• _Instructions to follow_
Restate each line below word for word, skipping every picture.

• _Source data_
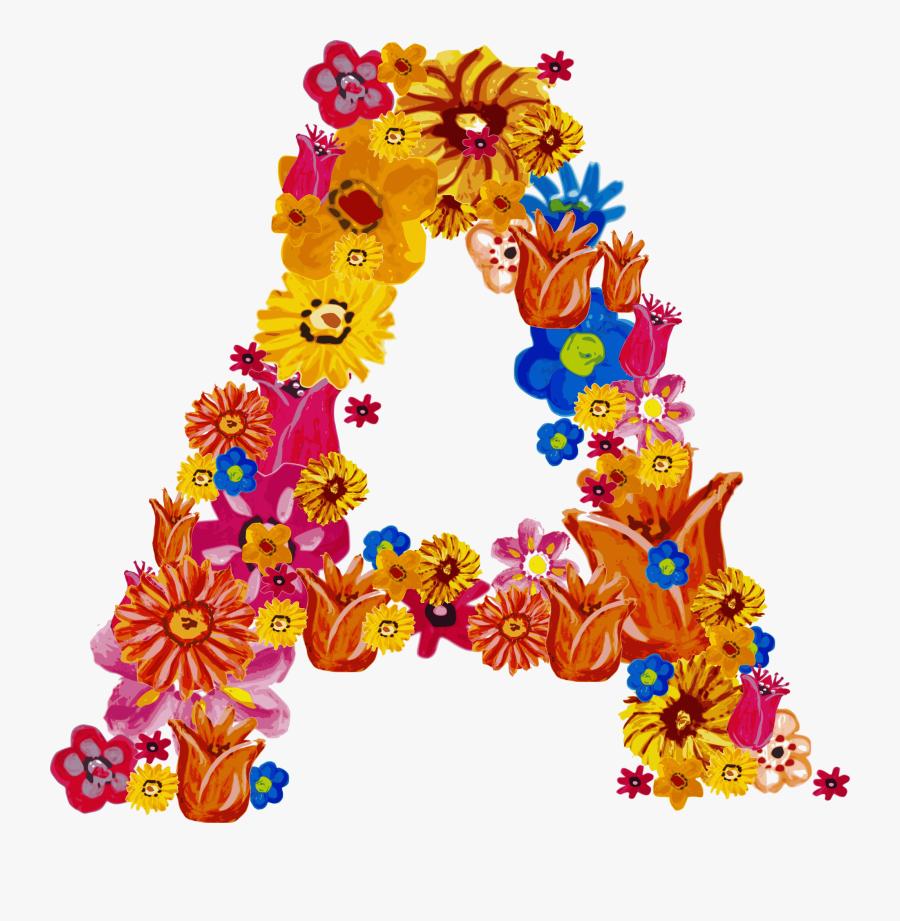 Font Flower.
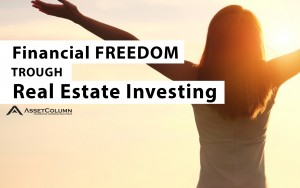 Financial Freedom Through Real Estate Investing - Article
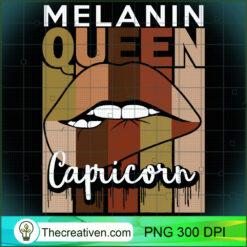 Capricorn Queen Zodiac Sign Melanin Retro Vintage PNG, Afro Women PNG, Capricorn Queen PNG, Black Women PNG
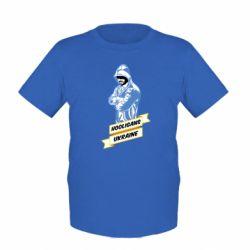 Детская футболка Ukraine Hooligans - FatLine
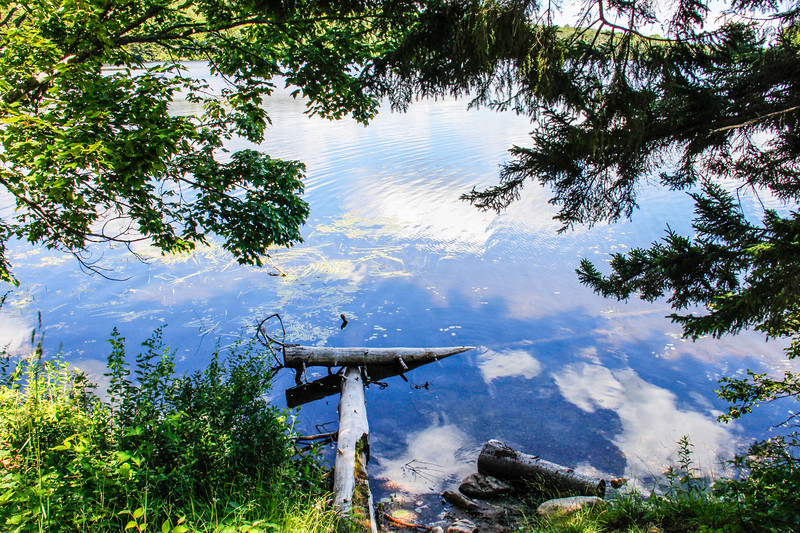 a horizonntal stock photograph of Somerset reservoir,in Southern Vermont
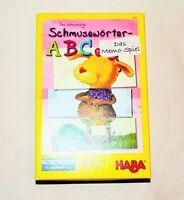 HABA Schmusewörter ABC Das Memo-Spiel ab 4 Jahren Neuwertig
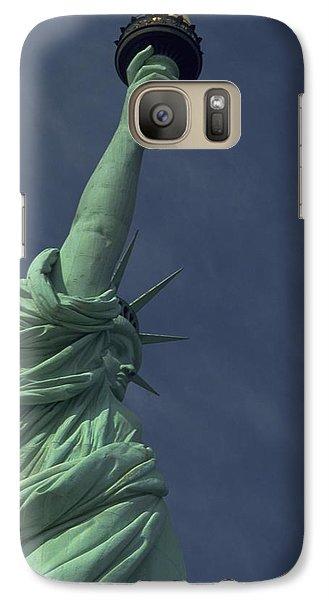 New York Galaxy S7 Case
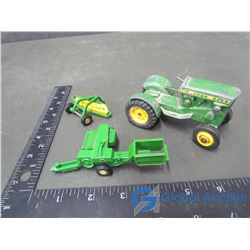 John Deere Toys (3 Pieces)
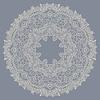 Kreis-Ornament, ornamentale runde Spitzen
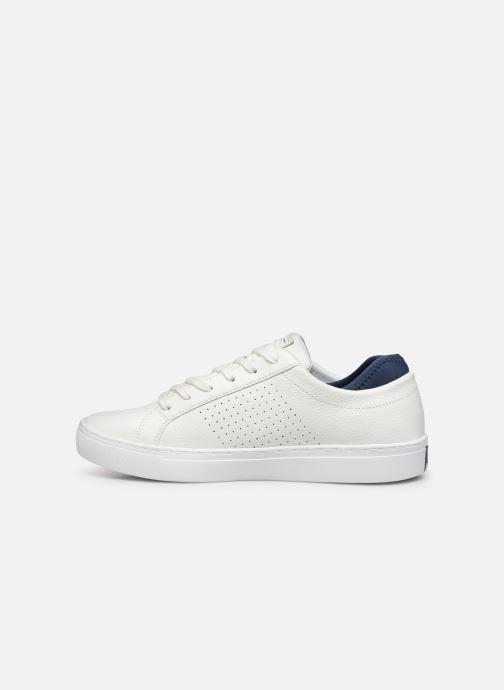 Baskets Skechers Side Street- Exi Blanc vue face
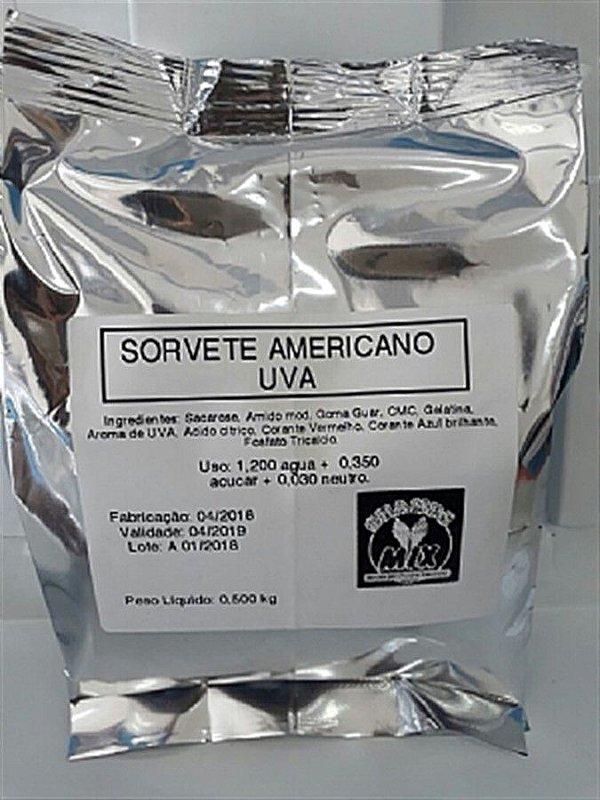 Base Mix Sorvete Americano UVA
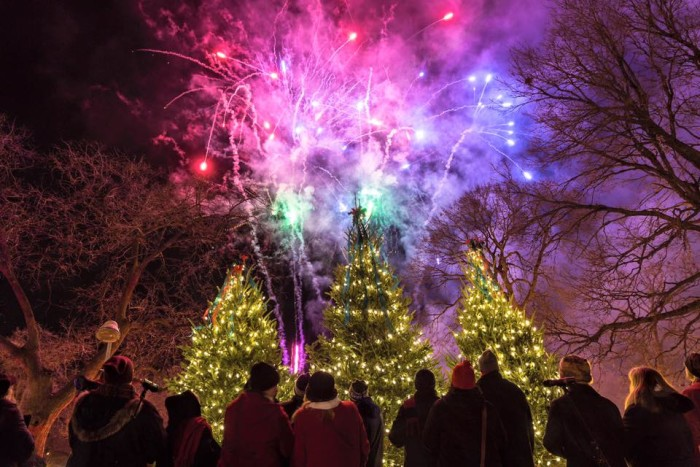 4. Our holiday festivals are a force to be reckoned with.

• _Response area_
 Font Flower.
 Financial Freedom Through Real Estate Investing - Article
 Capricorn Queen Zodiac Sign Melanin Retro Vintage PNG, Afro Women PNG, Capricorn Queen PNG, Black Women PNG
 Детская футболка Ukraine Hooligans - FatLine
 a horizonntal stock photograph of Somerset reservoir,in Southern Vermont
 HABA Schmusewörter ABC Das Memo-Spiel ab 4 Jahren Neuwertig
 New York Galaxy S7 Case
 John Deere Toys (3 Pieces)
 Kreis-Ornament, ornamentale runde Spitzen
 Baskets Skechers Side Street- Exi Blanc vue face
 Base Mix Sorvete Americano UVA
 4. Our holiday festivals are a force to be reckoned with.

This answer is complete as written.